I swallowed so hard it hurt. My hand was still in his hair.


A laugh slipped out of me, not because it was funny but because it hurt. "Then what do you want from me, Ian? Because I can’t tell."


His eyes flicked over my face, looking all guilty and hungry all at once, like he hated himself. "I don’t even know," he admitted. " I don’t ever want you to wake up one day regretting me. Saying I shouldn’t have."


I searched his eyes, and my voice came out softer than I meant. "You already took my first kiss, Ian.

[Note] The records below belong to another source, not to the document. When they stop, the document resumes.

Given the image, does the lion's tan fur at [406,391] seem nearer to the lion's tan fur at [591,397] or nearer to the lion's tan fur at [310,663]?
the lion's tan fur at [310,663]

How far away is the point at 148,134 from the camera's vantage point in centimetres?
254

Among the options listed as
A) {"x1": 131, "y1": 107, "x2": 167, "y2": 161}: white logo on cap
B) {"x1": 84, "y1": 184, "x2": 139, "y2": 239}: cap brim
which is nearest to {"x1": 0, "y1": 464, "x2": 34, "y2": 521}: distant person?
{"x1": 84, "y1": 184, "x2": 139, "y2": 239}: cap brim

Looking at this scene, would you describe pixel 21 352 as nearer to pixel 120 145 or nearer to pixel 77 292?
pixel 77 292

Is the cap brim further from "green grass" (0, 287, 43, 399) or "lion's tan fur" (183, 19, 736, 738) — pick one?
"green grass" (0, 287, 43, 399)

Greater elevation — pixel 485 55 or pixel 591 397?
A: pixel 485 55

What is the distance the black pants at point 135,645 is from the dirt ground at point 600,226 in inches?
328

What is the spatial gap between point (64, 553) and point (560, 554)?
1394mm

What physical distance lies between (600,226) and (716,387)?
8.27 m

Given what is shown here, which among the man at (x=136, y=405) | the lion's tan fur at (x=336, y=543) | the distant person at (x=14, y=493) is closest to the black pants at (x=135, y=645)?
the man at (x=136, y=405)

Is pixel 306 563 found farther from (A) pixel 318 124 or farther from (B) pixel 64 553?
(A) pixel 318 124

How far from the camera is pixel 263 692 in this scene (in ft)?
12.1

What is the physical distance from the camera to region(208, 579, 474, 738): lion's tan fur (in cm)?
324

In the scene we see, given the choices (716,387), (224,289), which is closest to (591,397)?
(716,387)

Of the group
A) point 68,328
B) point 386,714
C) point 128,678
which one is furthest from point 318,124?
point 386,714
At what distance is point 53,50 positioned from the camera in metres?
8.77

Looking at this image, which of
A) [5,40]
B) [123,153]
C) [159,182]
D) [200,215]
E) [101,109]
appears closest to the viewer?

How much worse could it get?"


"It can get a lot worse."


My hand was still in his hair, the strands started slipping between my fingers, and when I twisted it, he let out this sound, low in his throat, that made my stomach flip inside out.


"Ian..." I whispered, because it was all I could manage. His name came out shaky and breathless.


His lips curved, but his eyes stayed sad. "You have no idea what you’re doing to me, June."


"Ughh," I scoffed. "And I don’t care."


That broke him a little....his shoulders shook like he was laughing and breaking at the same time. He leaned in closer.


"I want to kiss you so bad right now," he whispered. "But I’m terrified you’ll hate me for it tomorrow."


Why does he keep saying this? Was it because I got mad at him the other day for kissing me?


"I couldn’t hate you," I said fast. "I already wan....." I stopped myself before the word want slipped out, my teeth bit my lip instead.


He saw it. His eyes flicked down to my mouth, then back up, like he was fighting himself.


"June," he called my name in that low voice that sounded like a growl.


I whispered back, "Then stop warning me and just..." My throat closed on the rest, but he understood.


His hands hovered over my lower lips. "If I cross that line with you right now, I won’t be able to stop. And you deserve more than me losing control."